▶ **Extrait du texte**:
Vous êtes ici : Page d'accueil > Interview exclusive

Thierry Arson répond à nos questions

Par Gillossen, le dimanche 5 avril 2009 à 11:00:00

AcaciaSur Elbakin.net, nous apprécions de pouvoir varier les types d'interviews que nous réalisons.
Bien que cela ne soit pas la première fois, les traducteurs n'ont toutefois pas encore été souvent à l'honneur dans nos colonnes. Aujourd'hui, c'est donc à Thierry Arson, traducteur émérite de dizaines de romans - et pas uniquement des œuvres de fantasy - de répondre à nos questions, après avoir bien voulu accepter de se prêter au jeu avec enthousiasme et bonne humeur.
Nous espérons que cela vous permettra de mieux connaître son parcours, ses coups de cœur, mais aussi plus généralement tout ce qui touche à ce métier. Thierry Arson a notamment traduit Acacia et devrait bientôt s'atteler à sa suite !

En discuter sur le forum

Nos questions, ses réponses

Pourriez-vous, pour nos lecteurs, nous brosser votre parcours, notamment dans le domaine de la traduction ?
Atypique, je dirais, si l'on prend en compte le fait que je n'ai pas suivi des études spécifiques pour accéder à cette profession.
J'ai commencé et terminé mes études en redoublant (le CP et la 1ère). Sans doute un souci inconscient de cohérence. Les dernières années, j'écoutais tellement Beatles, Kinks, Who et Dylan que ma moyenne générale en était devenue aussi potable que l'eau du Gange – même si j'étais assez bon en anglais. J'ai donc laissé tomber les études, et j'ai enchaîné des emplois assez divers, de portraitiste de rue à acheteur – approvisionneur à Airbus Industrie sur le programme A-300, ou patron associé de crêperie, en passant par marionnettiste, barman dans une taverne à bières et autres livreur d'électroménager ou contrôleur en 3/8 dans une usine de traitement de l'azote.

▶ **Énoncé A**: Pour chacune des affirmations suivantes, indiquez par oui ou par non si elle concorde avec l'extrait de l'interview de Thierry Arson ci-dessus, puis citez mot pour mot les termes de l'extrait qui en décident : (i) Thierry Arson a suivi des études spécifiques pour devenir traducteur ; (ii) il a redoublé le CP ; (iii) il a travaillé comme barman.

▶ **Entrées affichées**:
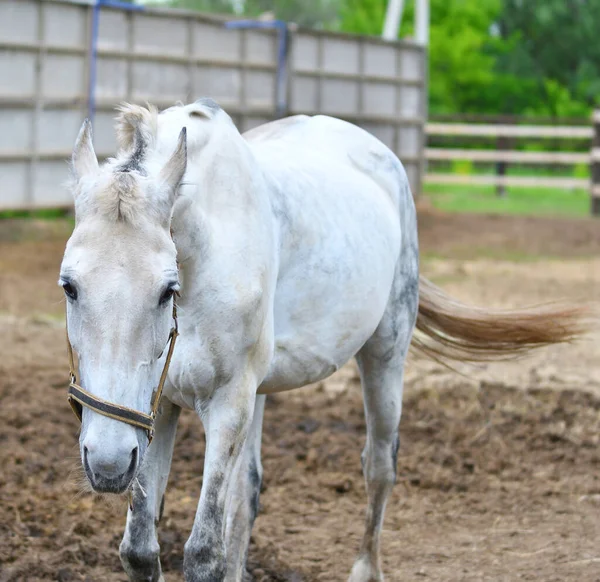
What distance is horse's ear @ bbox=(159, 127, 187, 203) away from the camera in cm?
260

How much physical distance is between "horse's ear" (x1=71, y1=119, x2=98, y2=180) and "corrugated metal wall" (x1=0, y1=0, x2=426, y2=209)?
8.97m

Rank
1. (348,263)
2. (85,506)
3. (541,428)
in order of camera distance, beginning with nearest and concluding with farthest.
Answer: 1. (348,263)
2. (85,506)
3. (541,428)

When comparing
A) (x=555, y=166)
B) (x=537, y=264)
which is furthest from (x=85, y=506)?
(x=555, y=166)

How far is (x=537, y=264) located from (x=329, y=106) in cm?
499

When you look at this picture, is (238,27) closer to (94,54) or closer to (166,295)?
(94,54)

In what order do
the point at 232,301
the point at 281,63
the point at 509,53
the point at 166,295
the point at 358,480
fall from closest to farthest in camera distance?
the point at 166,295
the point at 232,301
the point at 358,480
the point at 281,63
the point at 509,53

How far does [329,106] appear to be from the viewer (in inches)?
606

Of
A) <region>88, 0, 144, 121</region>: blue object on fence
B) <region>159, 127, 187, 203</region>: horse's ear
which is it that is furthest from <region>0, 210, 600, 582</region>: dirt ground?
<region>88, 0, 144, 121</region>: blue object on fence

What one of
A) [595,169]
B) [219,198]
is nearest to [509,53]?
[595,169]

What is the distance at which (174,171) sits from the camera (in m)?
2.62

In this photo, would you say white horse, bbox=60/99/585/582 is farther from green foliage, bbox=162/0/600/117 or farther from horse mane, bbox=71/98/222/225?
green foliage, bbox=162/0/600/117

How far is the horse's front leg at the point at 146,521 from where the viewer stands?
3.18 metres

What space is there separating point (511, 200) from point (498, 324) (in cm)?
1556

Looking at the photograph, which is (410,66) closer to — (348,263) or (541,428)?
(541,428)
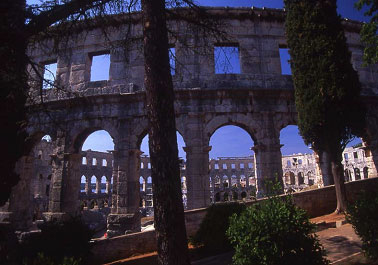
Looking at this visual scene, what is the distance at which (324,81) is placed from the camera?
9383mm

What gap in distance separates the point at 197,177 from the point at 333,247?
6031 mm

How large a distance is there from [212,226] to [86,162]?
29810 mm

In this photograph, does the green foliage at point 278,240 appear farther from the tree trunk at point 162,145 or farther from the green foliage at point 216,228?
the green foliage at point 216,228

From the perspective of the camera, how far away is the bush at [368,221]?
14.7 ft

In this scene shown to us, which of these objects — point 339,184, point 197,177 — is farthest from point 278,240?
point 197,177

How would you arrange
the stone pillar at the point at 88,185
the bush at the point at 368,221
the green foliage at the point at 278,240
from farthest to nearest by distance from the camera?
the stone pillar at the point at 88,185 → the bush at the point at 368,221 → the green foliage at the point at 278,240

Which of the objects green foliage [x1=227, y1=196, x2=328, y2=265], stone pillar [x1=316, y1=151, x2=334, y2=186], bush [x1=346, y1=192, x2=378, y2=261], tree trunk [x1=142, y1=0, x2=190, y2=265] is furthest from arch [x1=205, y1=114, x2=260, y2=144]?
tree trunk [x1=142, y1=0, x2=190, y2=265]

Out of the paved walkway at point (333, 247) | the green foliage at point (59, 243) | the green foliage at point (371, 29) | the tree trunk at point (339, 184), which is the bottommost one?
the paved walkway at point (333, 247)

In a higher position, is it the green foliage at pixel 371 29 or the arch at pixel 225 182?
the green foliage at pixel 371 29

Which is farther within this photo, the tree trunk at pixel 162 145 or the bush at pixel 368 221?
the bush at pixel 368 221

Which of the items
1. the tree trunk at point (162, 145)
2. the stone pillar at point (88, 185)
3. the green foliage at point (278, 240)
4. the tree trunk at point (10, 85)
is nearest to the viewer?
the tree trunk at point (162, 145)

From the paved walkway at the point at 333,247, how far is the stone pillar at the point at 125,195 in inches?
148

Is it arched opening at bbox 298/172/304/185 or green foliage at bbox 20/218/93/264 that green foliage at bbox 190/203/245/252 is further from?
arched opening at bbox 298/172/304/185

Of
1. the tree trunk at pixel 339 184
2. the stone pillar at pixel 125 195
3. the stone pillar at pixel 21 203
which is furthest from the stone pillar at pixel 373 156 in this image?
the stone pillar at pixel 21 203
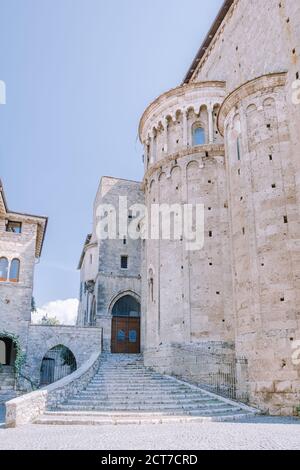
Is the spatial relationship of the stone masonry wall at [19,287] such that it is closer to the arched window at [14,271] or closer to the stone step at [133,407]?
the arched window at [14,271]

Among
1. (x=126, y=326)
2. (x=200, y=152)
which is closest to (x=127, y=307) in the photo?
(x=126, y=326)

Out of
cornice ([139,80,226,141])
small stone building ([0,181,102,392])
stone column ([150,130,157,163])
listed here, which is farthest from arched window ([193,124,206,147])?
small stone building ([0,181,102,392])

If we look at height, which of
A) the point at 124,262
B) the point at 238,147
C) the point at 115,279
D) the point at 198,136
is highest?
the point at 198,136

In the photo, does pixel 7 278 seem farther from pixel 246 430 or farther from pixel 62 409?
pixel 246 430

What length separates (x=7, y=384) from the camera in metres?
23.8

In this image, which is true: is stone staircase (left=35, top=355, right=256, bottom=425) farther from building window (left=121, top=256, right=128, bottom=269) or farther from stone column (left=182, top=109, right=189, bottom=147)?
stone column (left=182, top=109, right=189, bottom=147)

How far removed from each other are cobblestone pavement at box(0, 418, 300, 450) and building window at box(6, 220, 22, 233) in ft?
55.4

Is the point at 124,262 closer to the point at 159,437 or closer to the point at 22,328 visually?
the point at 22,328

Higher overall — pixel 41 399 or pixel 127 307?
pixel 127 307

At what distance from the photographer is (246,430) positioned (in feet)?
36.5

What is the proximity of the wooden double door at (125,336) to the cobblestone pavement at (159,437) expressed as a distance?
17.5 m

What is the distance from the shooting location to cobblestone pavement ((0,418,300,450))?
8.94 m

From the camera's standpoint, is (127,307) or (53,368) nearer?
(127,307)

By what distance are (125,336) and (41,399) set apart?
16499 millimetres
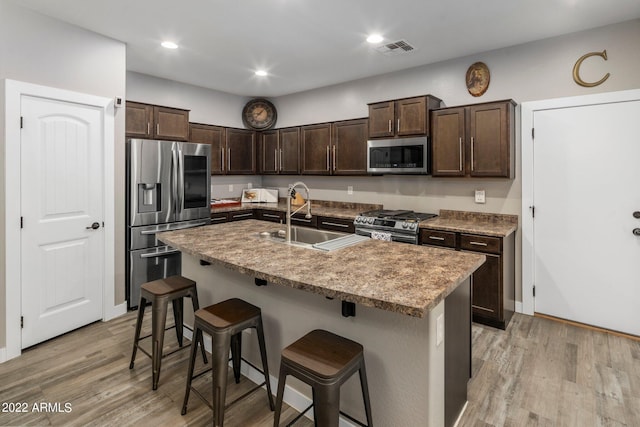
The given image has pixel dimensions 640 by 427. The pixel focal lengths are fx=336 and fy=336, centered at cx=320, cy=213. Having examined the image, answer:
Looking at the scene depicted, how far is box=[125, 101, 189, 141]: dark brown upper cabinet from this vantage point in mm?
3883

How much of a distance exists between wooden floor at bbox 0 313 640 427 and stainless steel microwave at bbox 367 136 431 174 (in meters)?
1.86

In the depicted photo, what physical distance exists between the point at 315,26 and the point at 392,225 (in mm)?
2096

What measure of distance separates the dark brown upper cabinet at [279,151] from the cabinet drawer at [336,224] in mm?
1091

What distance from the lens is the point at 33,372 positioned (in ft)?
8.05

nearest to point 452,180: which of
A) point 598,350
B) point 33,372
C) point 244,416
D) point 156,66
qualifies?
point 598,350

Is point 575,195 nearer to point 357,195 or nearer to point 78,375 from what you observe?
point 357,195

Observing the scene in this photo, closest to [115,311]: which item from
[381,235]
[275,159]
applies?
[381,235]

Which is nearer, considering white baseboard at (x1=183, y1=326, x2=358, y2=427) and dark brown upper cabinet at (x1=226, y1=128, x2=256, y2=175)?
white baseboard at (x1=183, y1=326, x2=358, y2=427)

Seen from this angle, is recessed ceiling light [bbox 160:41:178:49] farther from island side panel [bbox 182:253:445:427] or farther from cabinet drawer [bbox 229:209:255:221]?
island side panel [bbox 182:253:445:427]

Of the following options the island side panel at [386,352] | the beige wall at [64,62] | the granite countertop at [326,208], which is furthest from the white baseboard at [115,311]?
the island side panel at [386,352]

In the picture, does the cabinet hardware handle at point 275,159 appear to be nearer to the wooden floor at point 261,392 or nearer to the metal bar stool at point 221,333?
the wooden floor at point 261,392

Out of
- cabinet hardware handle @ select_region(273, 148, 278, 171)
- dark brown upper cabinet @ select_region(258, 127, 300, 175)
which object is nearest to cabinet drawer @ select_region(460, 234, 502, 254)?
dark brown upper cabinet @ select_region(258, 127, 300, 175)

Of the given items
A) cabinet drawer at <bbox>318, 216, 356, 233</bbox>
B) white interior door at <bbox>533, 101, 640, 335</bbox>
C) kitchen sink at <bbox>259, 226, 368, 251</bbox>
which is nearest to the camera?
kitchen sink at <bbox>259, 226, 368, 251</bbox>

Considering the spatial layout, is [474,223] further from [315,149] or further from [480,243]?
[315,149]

▶ **Énoncé B**: Affichez chaque ligne des entrées qui contient la chaîne "metal".

▶ **Solution rédigée A**:
(i) Non : « je n'ai pas suivi des études spécifiques pour accéder à cette profession »
(ii) Oui : « J'ai commencé et terminé mes études en redoublant (le CP et la 1ère). »
(iii) Oui : « barman dans une taverne à bières »

▶ **Solution rédigée B**:
How much physical distance is between "horse's ear" (x1=71, y1=119, x2=98, y2=180) and "corrugated metal wall" (x1=0, y1=0, x2=426, y2=209)?
In the picture, does the cabinet hardware handle at point 275,159 appear to be nearer to the wooden floor at point 261,392 or nearer to the metal bar stool at point 221,333?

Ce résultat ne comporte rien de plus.